▶ **Problems to solve**:
a: From the Dragon Ball Z thread, extract everything from "EDIT: Shortly after" down to "was all Japanese.".
b: Name every character mentioned in the quoted passage of the Dragon Ball Z thread.

▶ **Text provided**:
# Dragon Ball Z: Purple Wolf.



## Xayvien Rau (Mar 16, 2009)

EDIT: Shortly after making this thread I actually found the answer myself.

I don't know if this would suit the whole 'Television' section considering it's more of a question. I'm not a big fan of Anime or anything like Dragon Ball Z for that matter, but I randomly found this character. To be completely honest I thought he looked pretty awesome and was curious if anyone knew the name. Considering I figured he only appeared in one episode he might not have been given a name. During the episode they addressed him as something that I can't actually spell, since it was all Japanese. 

Anyway, free points to the man who can find the name of this lost Dragon Ball Z character (Who probably died in some violent way): 



> Mijorin is one of many warriors in Other World and under the tutelage of King Kai in the North Quadrant of the universe. He first appears in the episode titled "Tournament Begins" alongside Sarta. King Kai introduces Goku to him, explaining that Mijorin fought off an army of evil invaders approximately seven thousand years ago. Mijorin later watches Goku's battle against Pikkon in the final round and is surprised of Goku's abilities in the ring.









Thanks for reading,

~ Xayvien.


----------



## Rifter (Mar 16, 2009)

He was a bit character in a filler episode. I'm pretty sure he got trashed offscreen.


----------



## Grimfang (Mar 16, 2009)

Wish I knew. It feels relevant somehow. >_>

I'm curious as well now, haha.


----------



## Xayvien Rau (Mar 16, 2009)

Grimfang said:


> Wish I knew. It feels relevant somehow. >_>
> 
> I'm curious as well now, haha.



All I know from searching Google is that he's a guy from some other planet he defended from aliens 7000 years ago. 

Rifter: I also believe that a lot of characters probably got trashed in the series, when they could have had their own stories made just for them. Too bad it all had to focus on some guy that spent 20 minutes charging an attack.

EDIT: I found the answer, actually, shortly after making this thread.


----------

▶ **Data entries**:
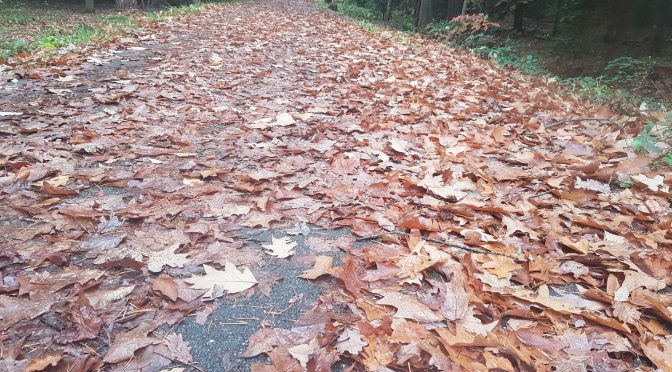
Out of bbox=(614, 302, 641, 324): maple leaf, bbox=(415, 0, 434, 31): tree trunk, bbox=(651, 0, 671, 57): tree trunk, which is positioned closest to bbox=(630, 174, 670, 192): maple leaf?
bbox=(614, 302, 641, 324): maple leaf

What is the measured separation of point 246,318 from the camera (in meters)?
1.53

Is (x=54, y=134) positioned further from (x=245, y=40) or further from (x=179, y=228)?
(x=245, y=40)

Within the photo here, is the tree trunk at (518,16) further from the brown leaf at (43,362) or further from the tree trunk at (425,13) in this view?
the brown leaf at (43,362)

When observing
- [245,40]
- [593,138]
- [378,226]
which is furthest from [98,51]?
[593,138]

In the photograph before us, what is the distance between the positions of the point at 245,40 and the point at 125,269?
731 cm

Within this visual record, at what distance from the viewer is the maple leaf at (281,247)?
1.90m

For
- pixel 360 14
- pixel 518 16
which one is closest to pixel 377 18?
pixel 360 14

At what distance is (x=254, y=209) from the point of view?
225cm

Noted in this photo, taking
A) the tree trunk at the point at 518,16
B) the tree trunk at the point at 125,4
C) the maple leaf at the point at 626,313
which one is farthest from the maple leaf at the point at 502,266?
the tree trunk at the point at 125,4

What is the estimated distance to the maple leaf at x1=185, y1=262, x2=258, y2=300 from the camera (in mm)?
1644

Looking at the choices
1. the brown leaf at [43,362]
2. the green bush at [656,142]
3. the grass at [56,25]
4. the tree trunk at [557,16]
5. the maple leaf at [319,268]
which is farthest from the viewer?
the tree trunk at [557,16]

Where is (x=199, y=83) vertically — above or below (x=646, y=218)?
above

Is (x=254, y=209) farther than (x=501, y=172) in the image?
No

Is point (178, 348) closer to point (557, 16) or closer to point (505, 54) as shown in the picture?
point (505, 54)
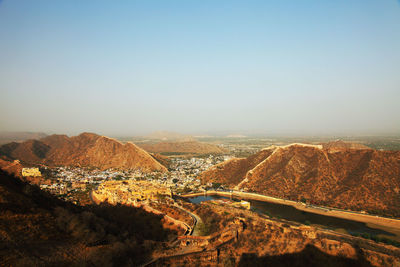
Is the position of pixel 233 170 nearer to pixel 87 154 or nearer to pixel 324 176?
pixel 324 176

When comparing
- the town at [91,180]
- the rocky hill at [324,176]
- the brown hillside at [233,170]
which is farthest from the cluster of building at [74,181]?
the rocky hill at [324,176]

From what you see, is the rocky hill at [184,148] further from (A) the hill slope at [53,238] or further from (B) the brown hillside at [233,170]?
(A) the hill slope at [53,238]

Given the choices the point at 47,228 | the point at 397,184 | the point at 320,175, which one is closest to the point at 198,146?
the point at 320,175

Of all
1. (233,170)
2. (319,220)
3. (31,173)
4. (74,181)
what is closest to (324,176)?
(319,220)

▶ **Exercise solutions**:
a:
EDIT: Shortly after making this thread I actually found the answer myself.

I don't know if this would suit the whole 'Television' section considering it's more of a question. I'm not a big fan of Anime or anything like Dragon Ball Z for that matter, but I randomly found this character. To be completely honest I thought he looked pretty awesome and was curious if anyone knew the name. Considering I figured he only appeared in one episode he might not have been given a name. During the episode they addressed him as something that I can't actually spell, since it was all Japanese.

b: Mijorin, King Kai, Sarta, Goku, Pikkon